[Start]

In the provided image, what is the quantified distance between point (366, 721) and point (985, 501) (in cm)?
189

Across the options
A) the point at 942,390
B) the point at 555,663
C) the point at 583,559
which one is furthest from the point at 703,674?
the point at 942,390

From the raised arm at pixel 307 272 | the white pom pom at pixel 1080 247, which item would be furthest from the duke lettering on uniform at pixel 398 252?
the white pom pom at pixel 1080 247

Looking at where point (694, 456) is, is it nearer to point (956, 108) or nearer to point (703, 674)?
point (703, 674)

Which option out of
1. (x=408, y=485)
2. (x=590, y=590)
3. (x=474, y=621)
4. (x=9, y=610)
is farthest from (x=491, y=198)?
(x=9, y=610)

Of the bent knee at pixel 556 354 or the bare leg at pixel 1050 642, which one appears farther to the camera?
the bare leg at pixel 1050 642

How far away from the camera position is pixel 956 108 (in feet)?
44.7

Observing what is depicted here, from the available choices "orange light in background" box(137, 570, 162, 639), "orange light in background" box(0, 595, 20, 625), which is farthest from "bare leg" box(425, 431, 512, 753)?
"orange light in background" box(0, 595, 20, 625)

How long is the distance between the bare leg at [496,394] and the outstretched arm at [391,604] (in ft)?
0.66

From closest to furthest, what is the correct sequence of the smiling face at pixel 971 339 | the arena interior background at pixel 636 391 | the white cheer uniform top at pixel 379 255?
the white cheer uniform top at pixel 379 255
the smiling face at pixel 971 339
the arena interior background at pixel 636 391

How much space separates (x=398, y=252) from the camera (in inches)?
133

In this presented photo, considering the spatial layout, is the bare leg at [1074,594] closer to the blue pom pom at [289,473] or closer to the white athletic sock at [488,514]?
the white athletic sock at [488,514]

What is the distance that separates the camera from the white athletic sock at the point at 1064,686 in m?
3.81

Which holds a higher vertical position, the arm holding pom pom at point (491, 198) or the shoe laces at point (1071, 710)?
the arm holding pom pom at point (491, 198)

[End]

§ **To do**: Reproduce the listing verbatim, from the line containing "Which holds a" through the final line of the listing, both included.

§ **Complete answer**:
Which holds a higher vertical position, the arm holding pom pom at point (491, 198) or the shoe laces at point (1071, 710)?
the arm holding pom pom at point (491, 198)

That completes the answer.